All would have gone as aranged had it not been for the fatal question of Money.
Owing to having run over some broken milk bottles on the ocasion I have spoken of, I was obliged to buy a new tire at thirty-five dollars.
I also had a bill of eleven dollars for gasoline, and a fine of ten dollars for speeding, which I paid at once for fear of a Notice being sent home.
This took fifty-six dollars more, and left me but $183.45 for the rest of the year, $15.28 a month to dress on and pay all expences. To add to my troubles mother suddenly became very fussy about my clothing and insisted that I purchace a new suit, hat and so on, which cost one hundred dollars and left me on the verge of penury.
Is it surprizing that, becoming desparate, I seized at any straw, however intangable?
I paid a man five dollars to take the Arab to the country and put it in the aforsaid shed, afterwards hiding the key under a stone outside. But, although needing relaxation and pleasure during those sad days, I did not at first take it out, as I felt that another tire would ruin me.
Besides, they had the Pony Cart brought every day, and I had to take it out, pretending enjoyment I could not feel, since acustomed to forty miles an hour and even more at times.
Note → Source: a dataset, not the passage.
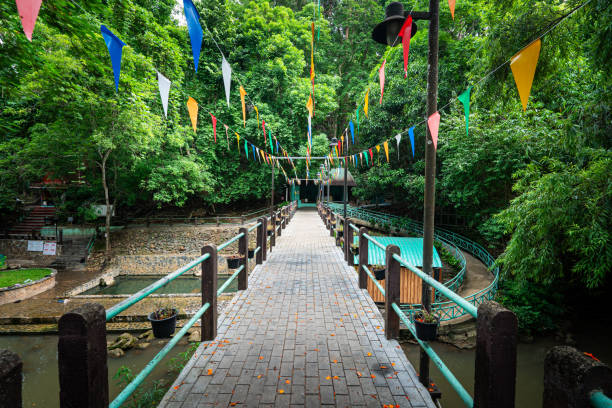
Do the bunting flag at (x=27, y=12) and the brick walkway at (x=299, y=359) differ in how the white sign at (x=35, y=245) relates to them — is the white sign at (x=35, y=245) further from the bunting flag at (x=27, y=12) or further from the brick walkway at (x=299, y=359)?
the bunting flag at (x=27, y=12)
I at first invited Tom to drive with me in the Cart, thinking that merely to be together would be pleasure enough. But at last I was compeled to face the truth. Although protesting devotion until death, Tom did not care for the Cart, considering it juvenile for a college man, and also to small for his legs.
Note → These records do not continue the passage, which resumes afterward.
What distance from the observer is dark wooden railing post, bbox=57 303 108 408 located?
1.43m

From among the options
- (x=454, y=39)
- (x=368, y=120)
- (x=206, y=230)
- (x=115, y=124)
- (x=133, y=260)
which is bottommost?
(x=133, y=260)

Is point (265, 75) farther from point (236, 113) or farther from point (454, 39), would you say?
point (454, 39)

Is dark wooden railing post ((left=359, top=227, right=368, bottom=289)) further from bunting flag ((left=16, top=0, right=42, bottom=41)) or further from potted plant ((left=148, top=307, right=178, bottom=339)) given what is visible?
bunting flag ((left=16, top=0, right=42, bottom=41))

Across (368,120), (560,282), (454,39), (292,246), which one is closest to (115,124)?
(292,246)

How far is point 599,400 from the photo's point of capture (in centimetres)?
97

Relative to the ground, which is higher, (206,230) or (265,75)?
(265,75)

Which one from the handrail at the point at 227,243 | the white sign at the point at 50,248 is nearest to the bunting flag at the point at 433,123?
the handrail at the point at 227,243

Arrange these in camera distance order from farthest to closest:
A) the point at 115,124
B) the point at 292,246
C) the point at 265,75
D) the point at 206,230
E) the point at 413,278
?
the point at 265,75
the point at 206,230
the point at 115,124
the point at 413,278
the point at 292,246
But at last he aranged a plan, which was to take the Cart as far as the shed, leave it there, and take out the car. This we did frequently, and I taught Tom how to drive it.
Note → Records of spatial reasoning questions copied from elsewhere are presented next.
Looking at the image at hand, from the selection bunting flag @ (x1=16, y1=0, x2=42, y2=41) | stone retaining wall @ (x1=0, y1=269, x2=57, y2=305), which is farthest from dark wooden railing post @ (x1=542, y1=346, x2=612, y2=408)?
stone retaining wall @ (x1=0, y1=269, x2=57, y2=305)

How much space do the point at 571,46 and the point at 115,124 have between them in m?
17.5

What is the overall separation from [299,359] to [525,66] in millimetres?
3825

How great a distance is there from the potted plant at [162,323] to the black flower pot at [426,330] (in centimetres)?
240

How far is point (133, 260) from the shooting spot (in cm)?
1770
I am not one to cry over spilt milk. But I am one to confess when I have made a mistake. I do not beleive in laying the blame on Providence when it belongs to the Other s.e.x, either.
It was on going down to the shed one morning and finding a lamp gone and another tire hanging in tatters that I learned the Truth. He who should have guarded my interests with his very Life, including finances, had been taking the Arab out in the evenings when I was confined to the bosom of my Familey, and using up gasoline et cetera besides riding with whom I knew not.
Eighty-three dollars and 45 cents less thirty-five dollars for a tire and a bill for gasoline in the village of eight dollars left me, for the balance of the year, but $40.45 or $3.37 a month! And still a lamp missing.
It was terrable.
I sat on the running board and would have shed tears had I not been to angry.
It was while sitting thus, and deciding to return the Frat pin as costing to much in gasoline and patients, that I percieved Tom coming down the road. His hand was tied up in a bandige, and his whole apearance was of one who wishes to be forgiven.
Why, oh, why, must women of my s.e.x do all the forgiving?
He stood in the doorway so I could see the bandige and would be sorry for him. But I apeared not to notice him.
"Well?" he said.
I was silent.
"Now look here," he went on, "I'm darned lucky to be here and not dead, young lady. And if you are going to make a fuss, I'm going away and join the Ambulance in France."
"They'd better not let you drive a car if they care anything about it,"
I said, coldly.
"That's it! Go to it! Give me the Devil, of course. Why should you care that I have a broken arm, or almost?"
"Well," I said, in a cutting manner, "broken bones mend themselves and do not have to be taken to a Garage, where they charge by the hour and loaf most of the time. May I ask, if not to much trouble to inform me, whom you took out in my car last night? Because I'd like to send her your pin. I'd go on wearing it, but it's to expencive."
"Oh, very well," he said. He then brought out my key ring, although unable to take the keys off because of having but one hand. "If you're as touchy as all that, and don't care for the real story, I'm through.
That's all."
I then began to feel remorceful. I am of a forgiving Nature naturaly and could not forget that but yesterday he had been tender and loving, and had let me drive almost half the time. I therfore said:
"If you can explain I will listen. But be breif. I am in no mood for words."